In determining whether the which was restrictive or nonrestrictive, the court noted that “Strict grammarians prefer the use of the word ‘that’ as the defining, or restrictive relative pronoun, while reserving ‘which’ as the nondefining, or nonrestrictive relative pronoun.” But the court then cited authorities to the effect that many, or most, writers don’t observe this distinction, and it noted that the agreement at issue included instances of which used in place of that as a restrictive relative pronoun.
The court went on to acknowledged that “Ordinarily, a comma setting off a modifying clause indicates that the modifier is nonrestrictive,” so “a comma preceding ‘which’ in clause C would tend to suggest that ‘which’ is being used as a nonrestrictive pronoun and that clause C does not limit or define clause B.”
Nevertheless, the court denied the plaintiffs’ motion, on the grounds that TRP was likely to succeed on the merits of its position. The court noted that under New York principles of contract interpretation, “strict rules of grammar do not have the last word, when a grammatical construction of a contract is inconsistent with the parties’ intent.” The court concluded that the plaintiffs’ reading of the contract language at issue “clashes with other contextual clues of the parties’ intent.”
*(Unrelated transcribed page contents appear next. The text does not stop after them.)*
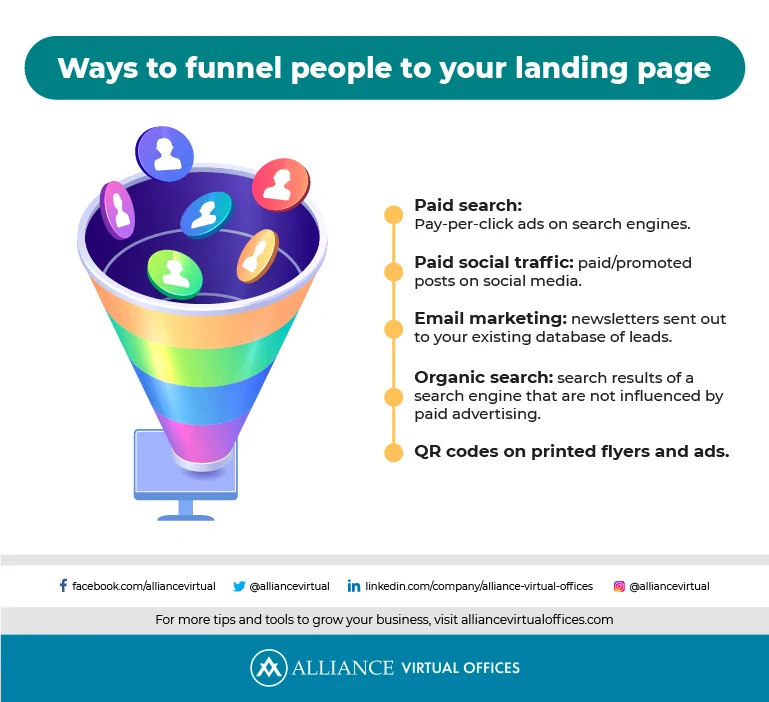 Ways to funnel people to your landing page

Paid search:
Pay-per-click ads on search engines.

Paid social traffic: paid/promoted posts on social media.

Email marketing: newsletters sent out to your existing database of leads.

Organic search: search results of a search engine that are not influenced by paid advertising.

QR codes on printed flyers and ads.

facebook.com/alliancevirtual @alliancevirtual linkedin.com/company/alliance-virtual-offices @alliancevirtual

For more tips and tools to grow your business, visit alliancevirtualoffices.com

ALLIANCE VIRTUAL OFFICES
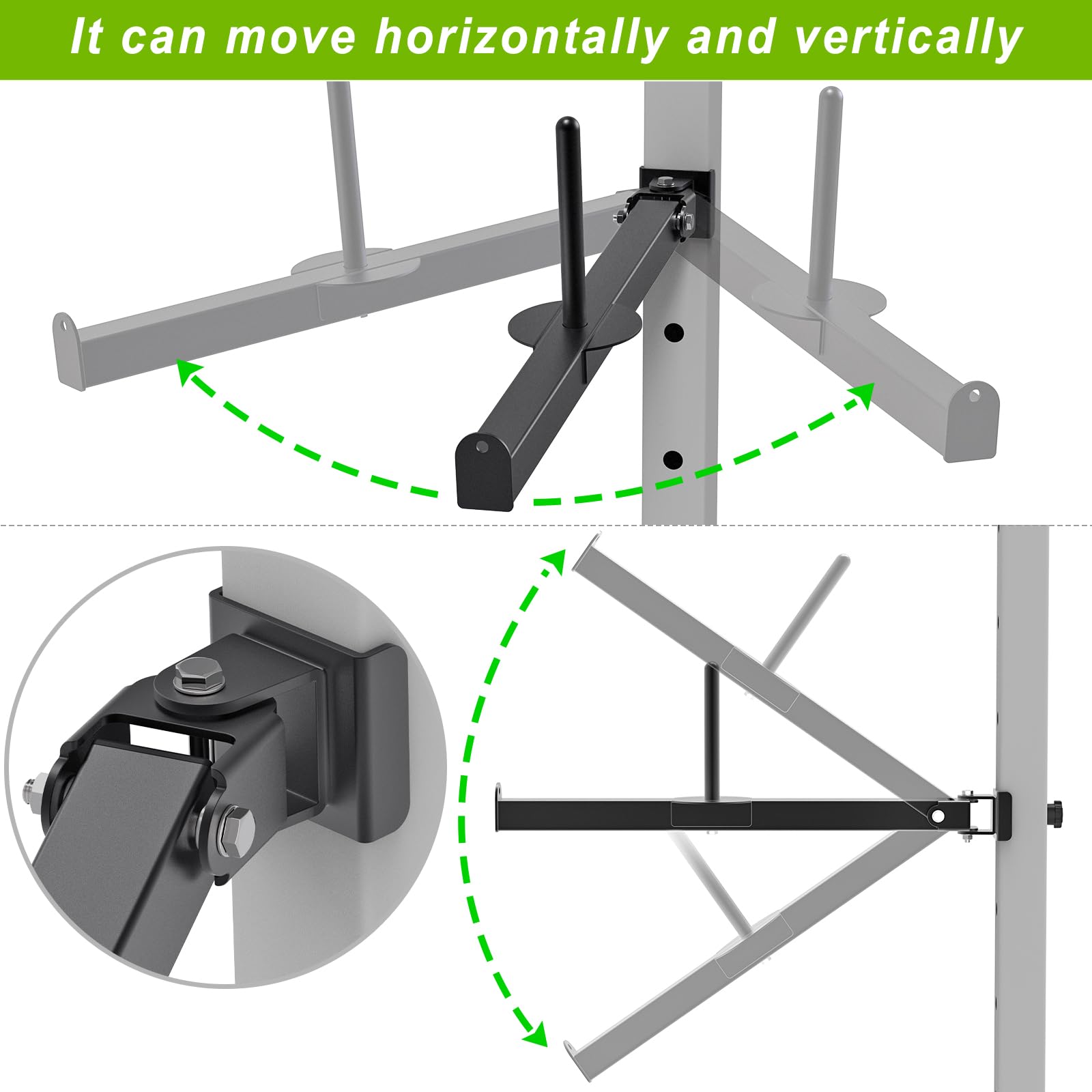 It can move horizontally and vertically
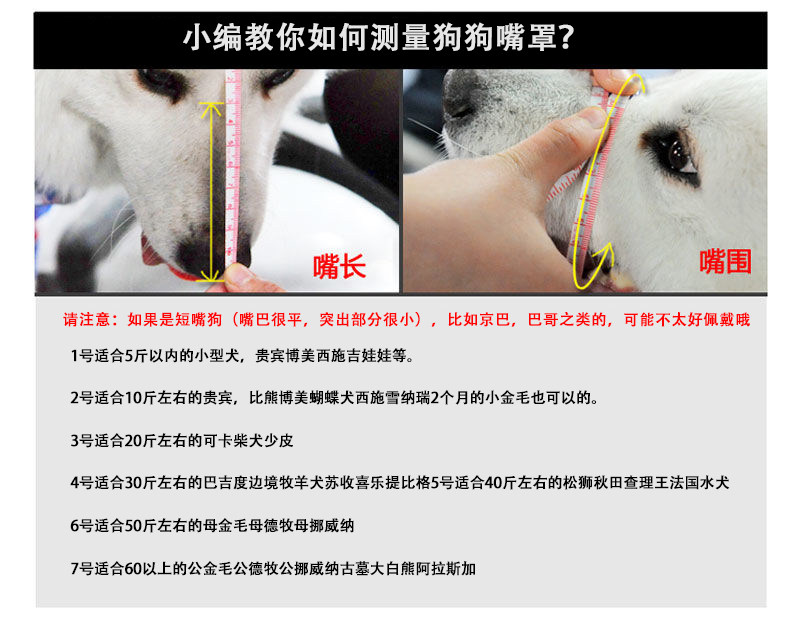 小编教你如何测量狗狗嘴罩?

嘴长

嘴围

请注意：如果是短嘴狗（嘴巴很平，突出部分很小），比如京巴，巴哥之类的，可能不太好佩戴哦

1号适合5斤以内的小型犬，贵宾博美西施吉娃娃等。

2号适合10斤左右的贵宾，比熊博美蝴蝶犬西施雪纳瑞2个月的小金毛也可以的。

3号适合20斤左右的可卡柴犬少皮

4号适合30斤左右的巴吉度边境牧羊犬苏收喜乐提比格5号适合40斤左右的松狮秋田查理王法国水犬

6号适合50斤左右的母金毛母德牧母挪威纳

7号适合60以上的公金毛公德牧公挪威纳古墓大白熊阿拉斯加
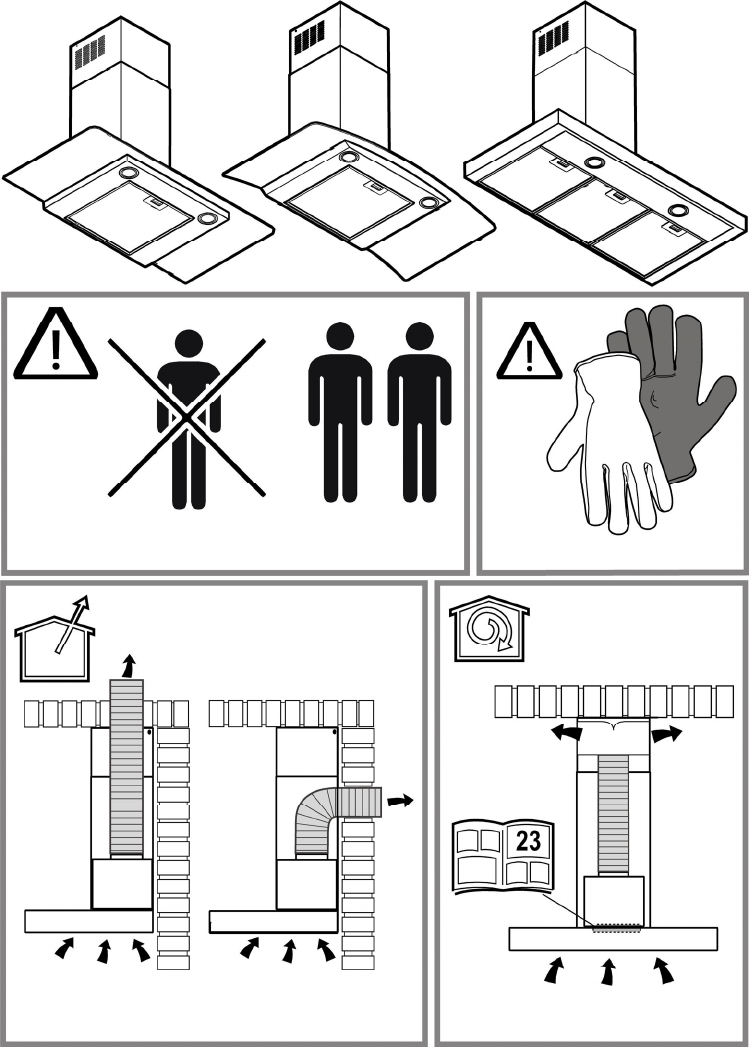 23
So what is the careful drafter to draw from this case? I’m not going to get bogged down trying to figure out who had the better of this particular argument. All that interests me is that although according to authorities on usage the which at issue in this case would seem nonrestrictive, the court read it as being restrictive. That leads me to recommend the following: Don’t use nonrestrictive clauses, and use that and not which (with or without a comma) in your restrictive clauses.
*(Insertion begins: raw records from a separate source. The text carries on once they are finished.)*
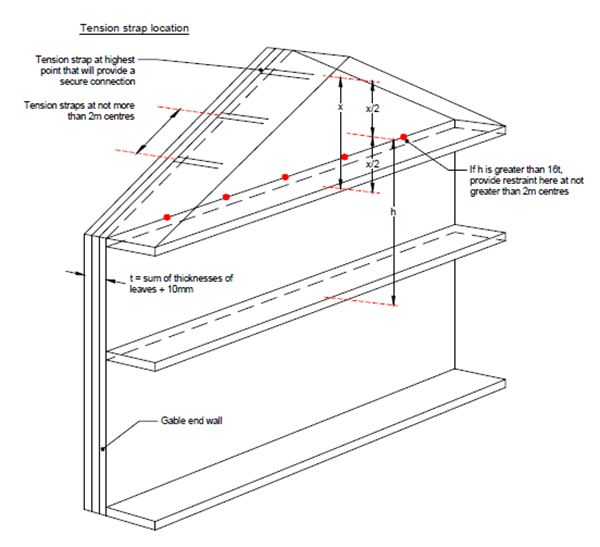 Tension strap location

Tension strap at highest point that will provide a secure connection

Tension straps at not more than 2m centres

x

x/2

x/2

If h is greater than 16t, provide restraint here at not greater than 2m centres

h

t = sum of thicknesses of leaves + 10mm

Gable end wall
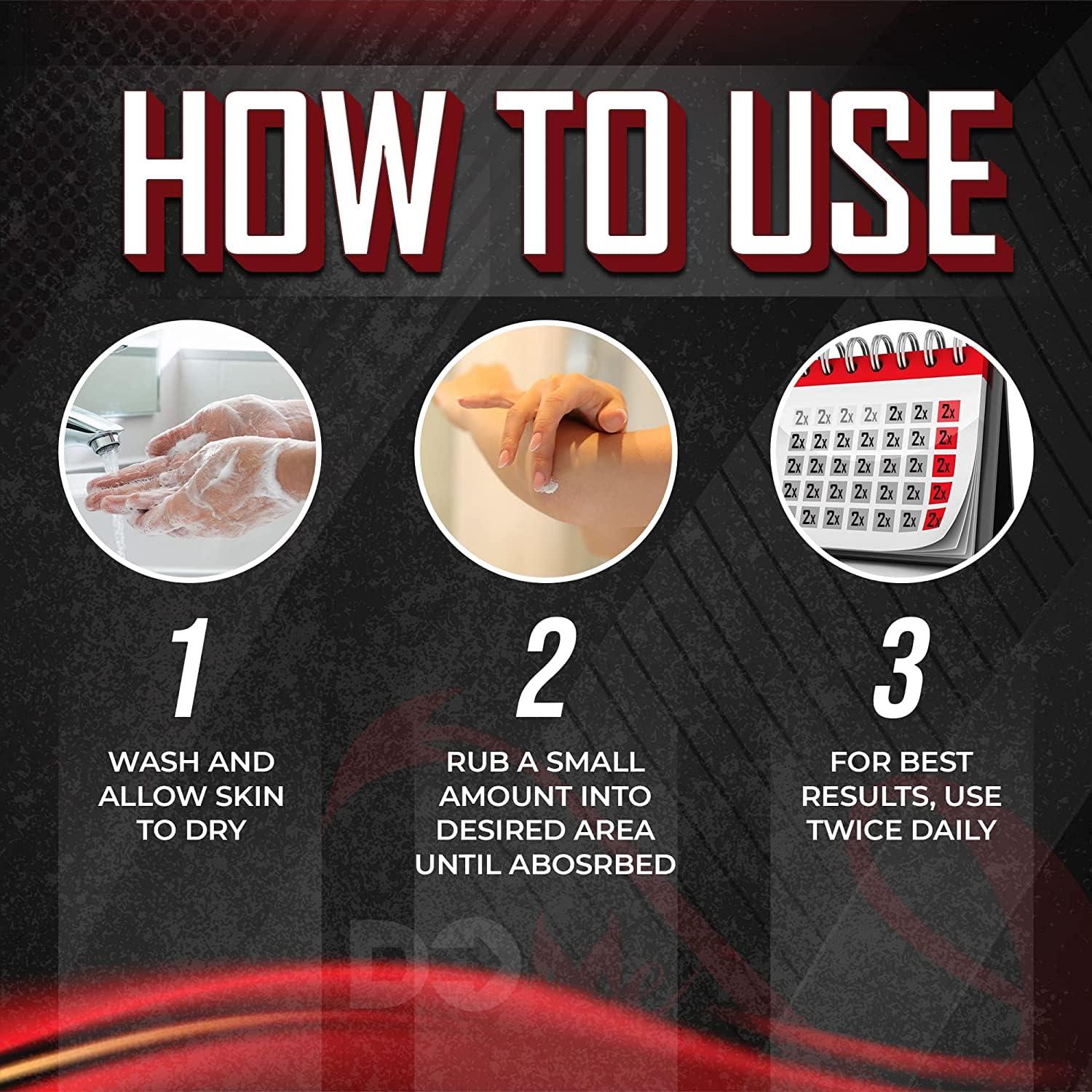 HOW TO USE

2x 2x 2x 2x 2x 2x 2x
2x 2x 2x 2x 2x 2x 2x
2x 2x 2x 2x 2x 2x 2x
2x 2x 2x 2x 2x 2x 2x
2x 2x 2x 2x 2x 2x

1
WASH AND ALLOW SKIN TO DRY

2
RUB A SMALL AMOUNT INTO DESIRED AREA UNTIL ABOSRBED

3
FOR BEST RESULTS, USE TWICE DAILY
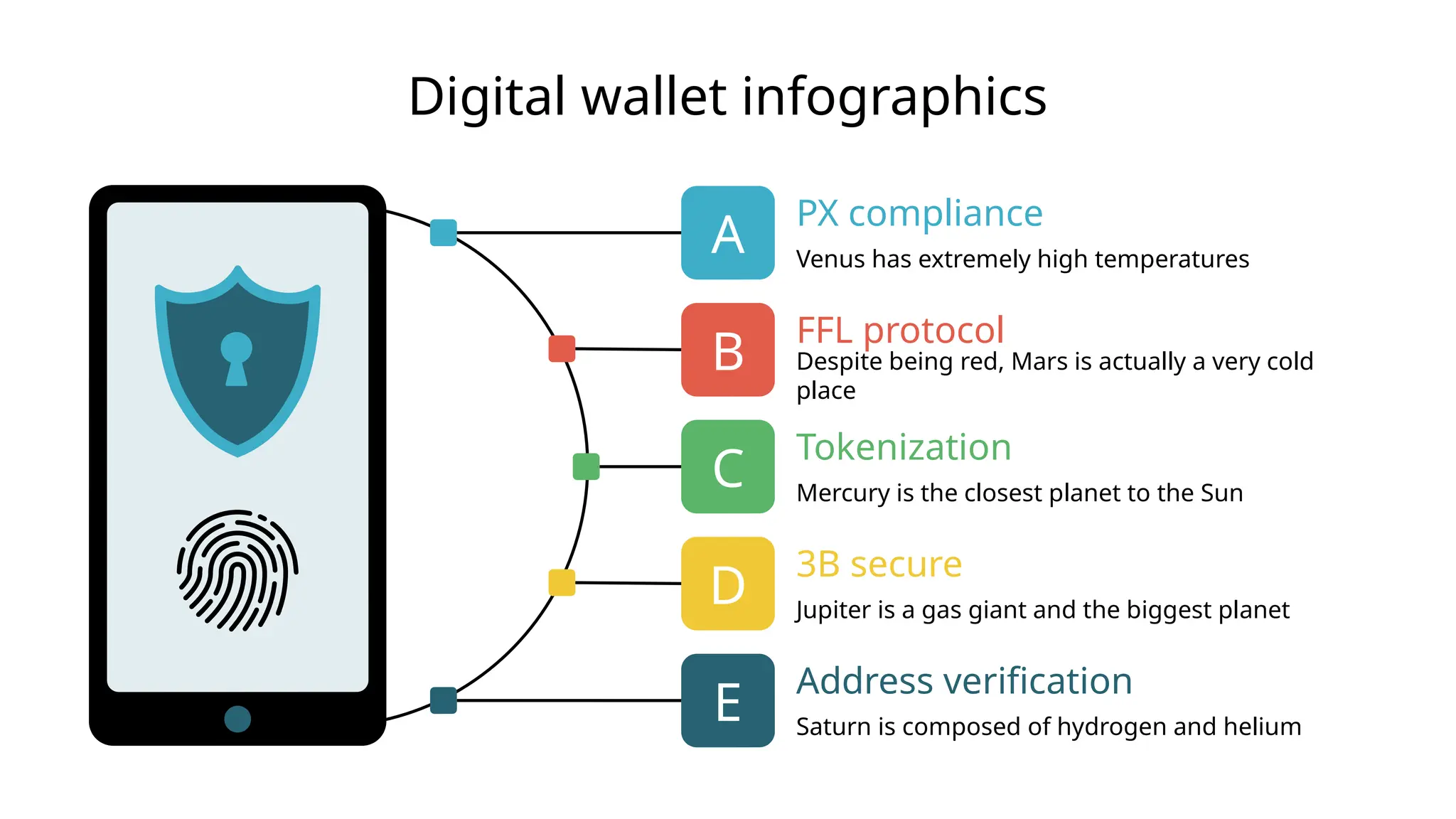 Digital wallet infographics

A
PX compliance
Venus has extremely high temperatures

B
FFL protocol
Despite being red, Mars is actually a very cold place

C
Tokenization
Mercury is the closest planet to the Sun

D
3B secure
Jupiter is a gas giant and the biggest planet

E
Address verification
Saturn is composed of hydrogen and helium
I have two reasons for recommending that you not use nonrestrictive clauses: First, widespread uncertainty regarding the distinction between restrictive and nonrestrictive clauses means that any nonrestrictive clause risks being construed as a restrictive clause, as happened in AIU Insurance. (By contrast, it would seem less likely that a restrictive clause would be construed as being a nonrestrictive clause.)
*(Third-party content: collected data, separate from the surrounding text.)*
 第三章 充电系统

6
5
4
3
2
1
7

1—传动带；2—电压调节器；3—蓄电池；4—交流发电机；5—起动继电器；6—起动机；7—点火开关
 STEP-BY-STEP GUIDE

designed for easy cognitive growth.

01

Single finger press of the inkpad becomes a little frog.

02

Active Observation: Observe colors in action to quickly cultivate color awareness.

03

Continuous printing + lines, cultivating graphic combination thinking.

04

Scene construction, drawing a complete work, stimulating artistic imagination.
But more importantly, a nonrestrictive clause “typically gives supplemental, nonessential information.” (Garner’s Modern American Usage.) Contract prose is not a suitable place for nonessential asides—you should either tackle an issue head-on or omit it entirely.
My recommendation that you use that rather than which in restrictive clauses is prompted by the fact that if you were to use which, all that would distinguish a restrictive clause from a nonrestrictive clause is presence or absence of a comma. That’s asking for trouble.
If often find myself recommending an end run around a source of confusion as an alternative to sticking with it and hoping that a court holds your way. My recommending that you avoid nonrestrictive clauses is another example of this.